Na Bahia, esse movimento municipal causa preocupação. O secretário da Saúde, Fabio Villas-Boas, explica que o Estado conseguiu conter as taxas de transmissão da doença com medidas de restrição, incluindo o toque de recolher. O patamar de ocupação de UTIs, porém, segue elevado: 85%. “É temerário flexibilizar restrições de forma unilateral. Isso tende a gerar movimentação populacional na direção do município em abertura e aumento de contágio”, alerta.
Em Mato Grosso do Sul, todas as atividades estão liberadas – para conter a disseminação do coronavírus, a principal medida é apenas toque de recolher das 5h às 21h. Novamente, o governo estadual cita a responsabilidade municipal. "O governo de Mato Grosso já estipulou e divulgou as formas como os municípios devem agir em relação às medidas restritivas de enfrentamento à covid-19, como isolamento e distanciamento social. Portanto, diante deste contexto e das orientações do governo, cabe às gestões municipais a decisão de flexibilização do distanciamento e isolamento social, pois a execução de medidas restritivas é uma atribuição dos municípios", diz nota enviada pela pasta da Saúde sul-mato-grossense.

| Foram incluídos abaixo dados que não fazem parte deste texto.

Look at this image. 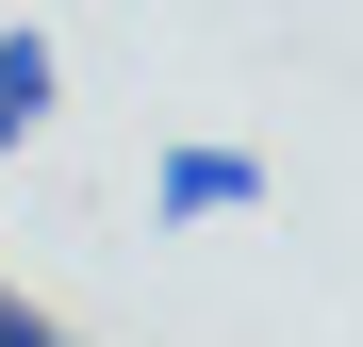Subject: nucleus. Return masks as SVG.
Masks as SVG:
<instances>
[{
  "label": "nucleus",
  "instance_id": "1",
  "mask_svg": "<svg viewBox=\"0 0 363 347\" xmlns=\"http://www.w3.org/2000/svg\"><path fill=\"white\" fill-rule=\"evenodd\" d=\"M281 182H264V149H231V133H182L165 165H149V215L165 231H215V215H264Z\"/></svg>",
  "mask_w": 363,
  "mask_h": 347
},
{
  "label": "nucleus",
  "instance_id": "2",
  "mask_svg": "<svg viewBox=\"0 0 363 347\" xmlns=\"http://www.w3.org/2000/svg\"><path fill=\"white\" fill-rule=\"evenodd\" d=\"M50 99H67V67H50V33L17 17V33H0V149H33V133H50Z\"/></svg>",
  "mask_w": 363,
  "mask_h": 347
},
{
  "label": "nucleus",
  "instance_id": "3",
  "mask_svg": "<svg viewBox=\"0 0 363 347\" xmlns=\"http://www.w3.org/2000/svg\"><path fill=\"white\" fill-rule=\"evenodd\" d=\"M0 347H67V331H50V314L17 298V281H0Z\"/></svg>",
  "mask_w": 363,
  "mask_h": 347
}]
</instances>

O Rio planeja uma abertura mais ampla. Após duas semanas fechados, o governador em exercício do Rio de Janeiro, Cláudio Castro (PSC), autorizou reabrir bares, lanchonetes, restaurantes e shoppings, que voltaram a funcionar na sexta-feira, dia 9. Espaços culturais e estabelecimentos de lazer, como cinemas, teatros e bibliotecas, também podem funcionar. O horário de todos esses estabelecimentos, no entanto, é reduzido. A cidade continua com toque de recolher das 23h às 5h e as praias, cachoeiras e parques seguem fechados. Nas praias, estão permitidos apenas atividades individuais na água e na areia, porém a prefeitura já estuda autorizar em breve a prática de esportes coletivos em horário reduzido. Shows, eventos e festas continuam proibidos.

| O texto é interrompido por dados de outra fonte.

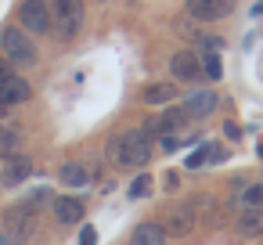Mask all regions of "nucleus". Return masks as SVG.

Desde o início da pandemia, em março do ano passado, o presidente Jair Bolsonaro tem sido forte crítico das medidas de isolamento, sob o argumento do risco de desemprego alto. A redução dos contatos sociais é recomendada por especialistas e teve êxito em outros países, como Reino Unido e Portugal, onde as taxas de contágio caíram após o fechamento da economia. Bolsonaro chegou a entrar na Justiça contra os governos do Rio Grande do Sul, Distrito Federal e Bahia para derrubar decretos que previam toque de recolher - a ação foi negada pelo Supremo Tribunal Federal (STF) sem análise de mérito.
Especialistas condenam flexibilização
O número elevado de casos e de mortes de covid nas últimas semanas indica que este não é o melhor momento de reabertura da economia, mesmo que gradual. A opinião é do epidemiologista Eliseu Alves Waldman. professor da Faculdade de Saúde Pública da Universidade de São Paulo (USP). “Os dados mostram que não é o momento de abrir. O grande problema é que o País não tem coordenação única. Com isso, é difícil manter medidas restritivas por longo prazo em função das consequências econômicas. Elas não são pequenas”, afirma.

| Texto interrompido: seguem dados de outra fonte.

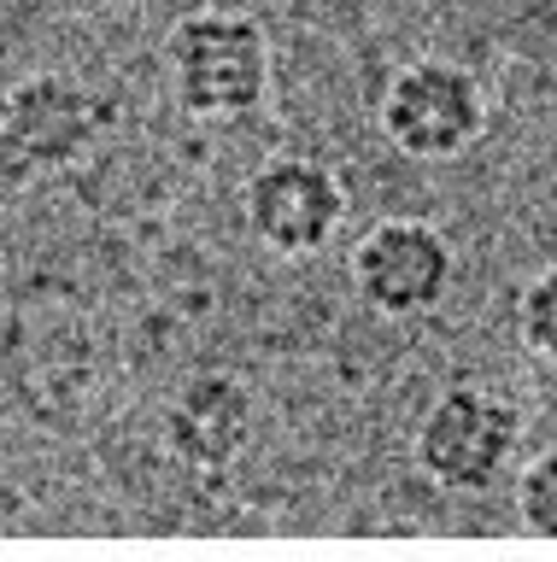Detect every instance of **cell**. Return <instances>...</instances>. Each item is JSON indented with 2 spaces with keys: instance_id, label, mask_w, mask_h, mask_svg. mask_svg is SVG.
<instances>
[{
  "instance_id": "1",
  "label": "cell",
  "mask_w": 557,
  "mask_h": 562,
  "mask_svg": "<svg viewBox=\"0 0 557 562\" xmlns=\"http://www.w3.org/2000/svg\"><path fill=\"white\" fill-rule=\"evenodd\" d=\"M165 82L182 117L194 123H241L270 100L276 47L253 12L194 7L165 35Z\"/></svg>"
},
{
  "instance_id": "2",
  "label": "cell",
  "mask_w": 557,
  "mask_h": 562,
  "mask_svg": "<svg viewBox=\"0 0 557 562\" xmlns=\"http://www.w3.org/2000/svg\"><path fill=\"white\" fill-rule=\"evenodd\" d=\"M522 446V411L487 381H452L411 434V463L441 492H493Z\"/></svg>"
},
{
  "instance_id": "3",
  "label": "cell",
  "mask_w": 557,
  "mask_h": 562,
  "mask_svg": "<svg viewBox=\"0 0 557 562\" xmlns=\"http://www.w3.org/2000/svg\"><path fill=\"white\" fill-rule=\"evenodd\" d=\"M107 123H112V105L89 82L65 77V70L24 77L19 88L0 94V182L24 188L77 165Z\"/></svg>"
},
{
  "instance_id": "4",
  "label": "cell",
  "mask_w": 557,
  "mask_h": 562,
  "mask_svg": "<svg viewBox=\"0 0 557 562\" xmlns=\"http://www.w3.org/2000/svg\"><path fill=\"white\" fill-rule=\"evenodd\" d=\"M381 135L416 165H452L487 135V94L458 59H411L381 88Z\"/></svg>"
},
{
  "instance_id": "5",
  "label": "cell",
  "mask_w": 557,
  "mask_h": 562,
  "mask_svg": "<svg viewBox=\"0 0 557 562\" xmlns=\"http://www.w3.org/2000/svg\"><path fill=\"white\" fill-rule=\"evenodd\" d=\"M241 217H247V235L265 246V252L311 258L341 235L346 188L323 158L276 153L247 176V188H241Z\"/></svg>"
},
{
  "instance_id": "6",
  "label": "cell",
  "mask_w": 557,
  "mask_h": 562,
  "mask_svg": "<svg viewBox=\"0 0 557 562\" xmlns=\"http://www.w3.org/2000/svg\"><path fill=\"white\" fill-rule=\"evenodd\" d=\"M458 281V246L428 217H381L353 246V288L376 316H428Z\"/></svg>"
},
{
  "instance_id": "7",
  "label": "cell",
  "mask_w": 557,
  "mask_h": 562,
  "mask_svg": "<svg viewBox=\"0 0 557 562\" xmlns=\"http://www.w3.org/2000/svg\"><path fill=\"white\" fill-rule=\"evenodd\" d=\"M253 428H258L253 386L230 369H200L165 404V446L200 474L230 469L253 446Z\"/></svg>"
},
{
  "instance_id": "8",
  "label": "cell",
  "mask_w": 557,
  "mask_h": 562,
  "mask_svg": "<svg viewBox=\"0 0 557 562\" xmlns=\"http://www.w3.org/2000/svg\"><path fill=\"white\" fill-rule=\"evenodd\" d=\"M516 340L528 358L557 369V263H546L539 276L522 281L516 293Z\"/></svg>"
},
{
  "instance_id": "9",
  "label": "cell",
  "mask_w": 557,
  "mask_h": 562,
  "mask_svg": "<svg viewBox=\"0 0 557 562\" xmlns=\"http://www.w3.org/2000/svg\"><path fill=\"white\" fill-rule=\"evenodd\" d=\"M511 504H516V521L539 539H557V446L534 451L528 463L516 469V486H511Z\"/></svg>"
}]
</instances>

Domingos Alves, professor da Faculdade de Medicina de Ribeirão Preto da USP, compartilha a visão negativa. “Os governadores estão contradizendo os cientistas. Não tivemos queda significativa que justificasse a passagem da fase emergencial para a fase vermelha em São Paulo. O mês de abril será pior que março. Passamos de uma crise sanitária para uma crise funerária”, critica.
"Existem estudos que apontam que o lockdown é tão eficiente quanto à vacinação para conter a disseminação do vírus", diz Flávio Fonseca, virologista da Universidade Federal de Minas Gerais (UFMG). “O principal responsável por esse cenário é a população brasileira que, de uma forma geral, não seguiu com rigor os três pilares da prevenção: evitar aglomeração, promover o distanciamento social e o uso de máscara. Podemos discutir os fatores que levaram a esse comportamento, como a falta de envolvimento do governo central, mas a população nunca aderiu de fato à prevenção”, opina.